Once I had finished my explorations of pitch determination at Bell Labs, my curiosity was satisfied. I did not make a career of exploring pitch determination in greater depth for an entire career. I went on to other things at Bell Labs, such as interactive 3D graphics, and in mid 1971 left Bell Labs to go to Washington to work at the office of the President’s Science Advisor. My career made many interesting twists and turns.
References
- ↑ B. P. Bogert, M. J. R. Healy, and J. W. Tukey, “The Quefrency Analysis of Time Series for Echoes.” Proceedings of the Symposium on Time Series Analysis (Chapter 15), John Wiley & Sons, 1963, pp. 209-243.
- ↑ A. M. Noll, “Short-Time Spectrum and Cepstrum Techniques for Vocal-Pitch Detention,“ J. Acoustical Society of America, Vol. 36 (1964), pp. 296-302.
- ↑ A. Michael Noll, "Cepstrum Pitch Determination," Journal of the Acoustical Society of America, Vol. 41, No. 2, (February 1967), pp. 293-309.
- ↑ A. M. Noll, ”Pitch Determination of Human Speech by the Harmonic Product Spectrum, the Harmonic Sum Spectrum, and a Maximum Likelihood Estimate,” Proceedings of the Symposium on Computer Processing in Communications, Vol. XIX, Polytechnic Press: Brooklyn, New York, (1970), pp. 779-797.

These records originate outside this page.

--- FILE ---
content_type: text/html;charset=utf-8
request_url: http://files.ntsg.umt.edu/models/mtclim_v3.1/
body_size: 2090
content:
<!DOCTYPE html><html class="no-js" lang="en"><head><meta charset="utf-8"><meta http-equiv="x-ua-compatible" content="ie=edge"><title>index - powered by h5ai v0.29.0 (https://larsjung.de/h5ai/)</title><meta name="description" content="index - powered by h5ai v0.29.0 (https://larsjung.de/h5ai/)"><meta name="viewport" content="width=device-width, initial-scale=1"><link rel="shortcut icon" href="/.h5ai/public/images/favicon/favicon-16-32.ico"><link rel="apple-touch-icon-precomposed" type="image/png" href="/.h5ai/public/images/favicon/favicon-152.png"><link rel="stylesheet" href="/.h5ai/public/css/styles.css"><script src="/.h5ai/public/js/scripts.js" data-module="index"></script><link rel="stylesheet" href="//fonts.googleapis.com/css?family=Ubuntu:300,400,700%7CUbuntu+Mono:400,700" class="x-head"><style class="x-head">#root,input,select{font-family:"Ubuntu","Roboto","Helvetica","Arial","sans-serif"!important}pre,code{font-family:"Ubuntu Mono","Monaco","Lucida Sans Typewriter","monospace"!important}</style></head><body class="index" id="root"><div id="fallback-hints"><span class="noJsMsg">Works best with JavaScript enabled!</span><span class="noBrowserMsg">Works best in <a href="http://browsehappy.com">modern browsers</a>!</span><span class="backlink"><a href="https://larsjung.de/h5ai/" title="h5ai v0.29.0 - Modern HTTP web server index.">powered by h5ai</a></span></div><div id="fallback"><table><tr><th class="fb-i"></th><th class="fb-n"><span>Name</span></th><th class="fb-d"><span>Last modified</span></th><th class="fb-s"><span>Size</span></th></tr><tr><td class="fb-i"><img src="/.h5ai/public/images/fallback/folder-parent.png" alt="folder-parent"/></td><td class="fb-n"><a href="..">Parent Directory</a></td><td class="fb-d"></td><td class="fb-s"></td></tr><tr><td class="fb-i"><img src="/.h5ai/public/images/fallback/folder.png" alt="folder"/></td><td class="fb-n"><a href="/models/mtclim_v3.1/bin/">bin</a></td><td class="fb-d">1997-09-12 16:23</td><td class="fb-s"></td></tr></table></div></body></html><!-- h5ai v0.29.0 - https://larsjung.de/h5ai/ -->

- ↑ A. Michael Noll, (with D.J. MacLean), “The Intelligibility of Shouted Speech,” Proceedings of the Symposium on the Aeromedical Aspects of Radio Communication and Flight Safety, AGARD/NATO Advisory Report 19, pp. 10-1 to 10-13, December 1969 (London).
- ↑ A. Michael Noll, "The Effects of Communications Medium on the Fundamental Frequency of Speech," Communications Quarterly, Vol. 26, No. 2 (Spring 1978), pp. 51-56.